▸ **TEXTE DE RÉFÉRENCE**:
■ ■ ■ ■ ■ ■ ■

J’avoue que le Théâtre est une forme de religion : je veux dire que l’on y éprouve ensemble, dans le re-ligere, le re-liement, le recueillement des émotions. Je dis " j’avoue " parce que c’est une des raisons pour lesquelles il m’arrive de résister à l’appel du Théâtre : par anti—religion. Par besoin d’individualisme.
Mais je déclare que nous avons besoin de ces temples sans dogme et sans doctrine (mais non sans un grand nombre de dieux) où se jouent nos affres et surtout nos aveuglements.
Nous sommes des aveugles. Nous ne voyons pas ce que nous faisons. Nous ne nous entendons pas dire ce que nous disons. Nous ne nous comprenons pas nous-mêmes. Et nous nous mentons. Parce que nous avons peur de nous-mêmes. Nous avons peur de notre méchanceté. C’est que nous l’avons deviné, pensé, soupçonné, ou vu, que nous sommes méchants. Un peu ou très. Mais nous n’aimons pas vraiment être méchants. Et pourtant ? Ou bien nous sommes méchants sans méchanceté ?
L’énigme de la méchanceté, de la cruauté humaine, celle des autres et la mienne, c’est cela que nous venons demander au Théâtre de nous révéler.
Car le Théâtre c’est le lieu du Crime. Oui le lieu du Crime, le lieu de l’horreur, aussi le lieu du Pardon. Que nous donne-t-il à voir ? Les passions primitives : adoration, assassinat. Tous les excès que je mets à la porte de mon appartement : le suicide, le meurtre, la part de deuil qu’il y a dans toute relation passionnément humaine : soif et faim. Le sacrifice, le cannibalisme.
Parce que l’on ne tue pas seulement ce que l’on hait. On tue aussi ce que l’on aime. Nous tuons toujours un peu l’être que nous aimons.
Et par amour tordu, parce que l’amour est tordu, nous en arrivons à tuer Desdémone, Marie, notre peuple ou un autre peuple ou Indira Gandhi ou Olof Palme.
Pourquoi aimons-nous si immédiatement, si éternellement certaines oeuvres de théâtre ou d’opéra ? Parce qu’en nous montrant nos crimes au Théâtre, devant témoins, elles nous accusent et en même temps elles nous pardonnent.

■ ■ ■ ■ ■ ■ ■

▸ **DONNÉES ENREGISTRÉES**:

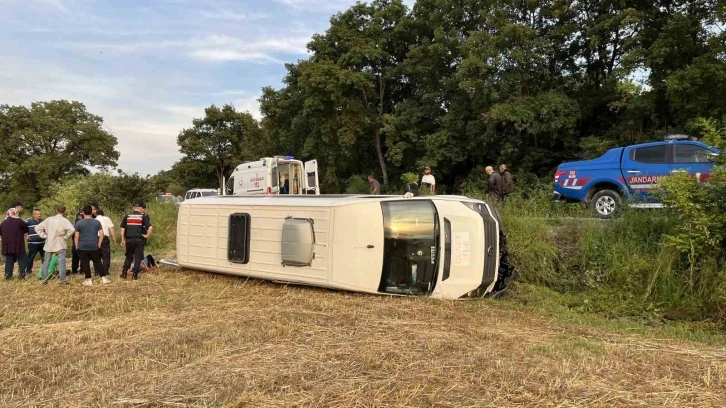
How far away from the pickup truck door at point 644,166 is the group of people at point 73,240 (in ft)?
32.7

■ ■ ■ ■ ■ ■ ■

▸ **TRAVAIL DEMANDÉ**:
(1) Reproduisez fidèlement le passage du texte sur le théâtre qui débute aux mots « Car le Théâtre » et prend fin après les mots « que nous aimons. ».
(2) Dites si chacune des affirmations suivantes est conforme au texte sur le théâtre, par oui ou par non, en citant textuellement les mots décisifs : (a) le théâtre y est présenté comme le lieu du Crime mais aussi celui du Pardon ; (b) on n'y tue que ce que l'on hait ; (c) les temples du théâtre y sont décrits comme dépourvus de dieux.
Seul le texte sur le théâtre doit servir de base au travail.

▸ **RÉPONSES ATTENDUES**:
(1)
Car le Théâtre c’est le lieu du Crime. Oui le lieu du Crime, le lieu de l’horreur, aussi le lieu du Pardon. Que nous donne-t-il à voir ? Les passions primitives : adoration, assassinat. Tous les excès que je mets à la porte de mon appartement : le suicide, le meurtre, la part de deuil qu’il y a dans toute relation passionnément humaine : soif et faim. Le sacrifice, le cannibalisme.
Parce que l’on ne tue pas seulement ce que l’on hait. On tue aussi ce que l’on aime. Nous tuons toujours un peu l’être que nous aimons.

(2)
(a) Oui : « Oui le lieu du Crime, le lieu de l’horreur, aussi le lieu du Pardon. »
(b) Non : « Parce que l’on ne tue pas seulement ce que l’on hait. On tue aussi ce que l’on aime. »
(c) Non : « (mais non sans un grand nombre de dieux) »